Emmy faces 'real life'

TV's latest Emmy awards ceremony was in its way a little like the night on a Boston stage when star Nicol Williamson left the rest of the cast in the lurch and walked out on his own performance of "Hamlet." Even when he reluctantly returned, the turmoils of Shakespeare paled beside the real-life turmoil which the audience had suddenly glimpsed. On Sunday the wilder make-believe of television, in which even the news blends with entertainment, was given a real-life edge with the boycott of the Emmy program by almost all of the stars who might have been expected to be there.

The actors' absence was in support of their strike to share in the anticipated bonanza from new forms of video presentation. This absence -- and the up-and-down efforts of the show to cope with it -- gave the evening something the usual packaged Emmy extravaganza doesn't have. The performers who did turn up, some of them expressing solidarity with the strikers, facing a sympathetic but presumably a similarly uncomfortable theater crowd, they were very funny at it.

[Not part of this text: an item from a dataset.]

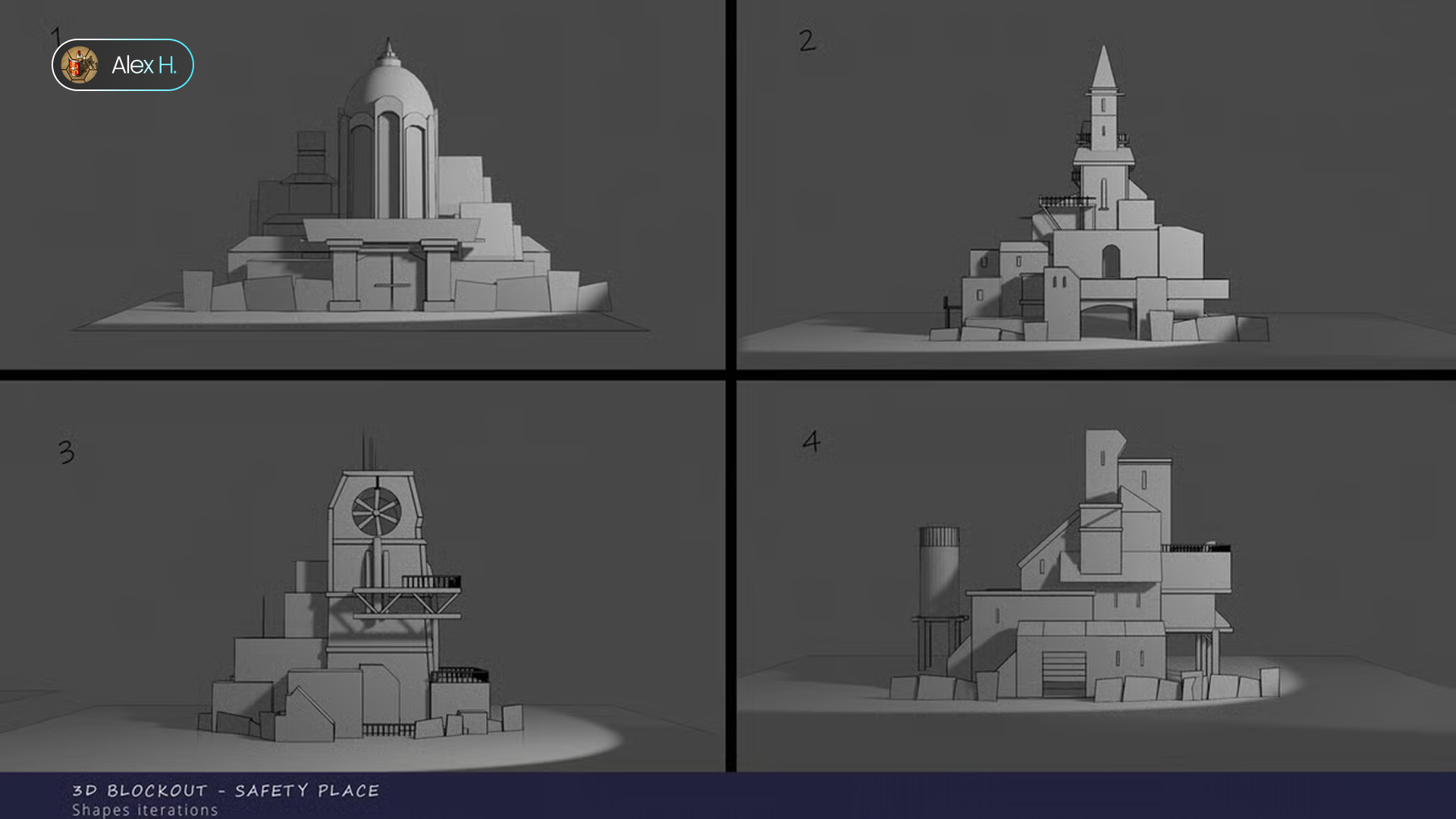 Modular workflow step 3 example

And the reminders of how good TV can be amid all the dross did come through in the awards to talents on progams like "The Miracle Worker" and "Baryshnikov on Broadway."

Then there was the one winning actor who accepted his Emmy in person -- Powers Boothe, fr his portrayal of cult leader Jim Jones. Was this a relative unknown's ploy for attention? The applause seemed rather for one who, though supporting the stand of the absent actors, said he believed in the TV academy and "this is America and one has to do what he believes in."

Not to get too solemn about it, that was America the other night -- the freedom to strike, the freedom to boycott, the freedom to accept the limelight, the freedom for anyone to go on with his particular show. Hey, folks, someone ought to do a TV program like that!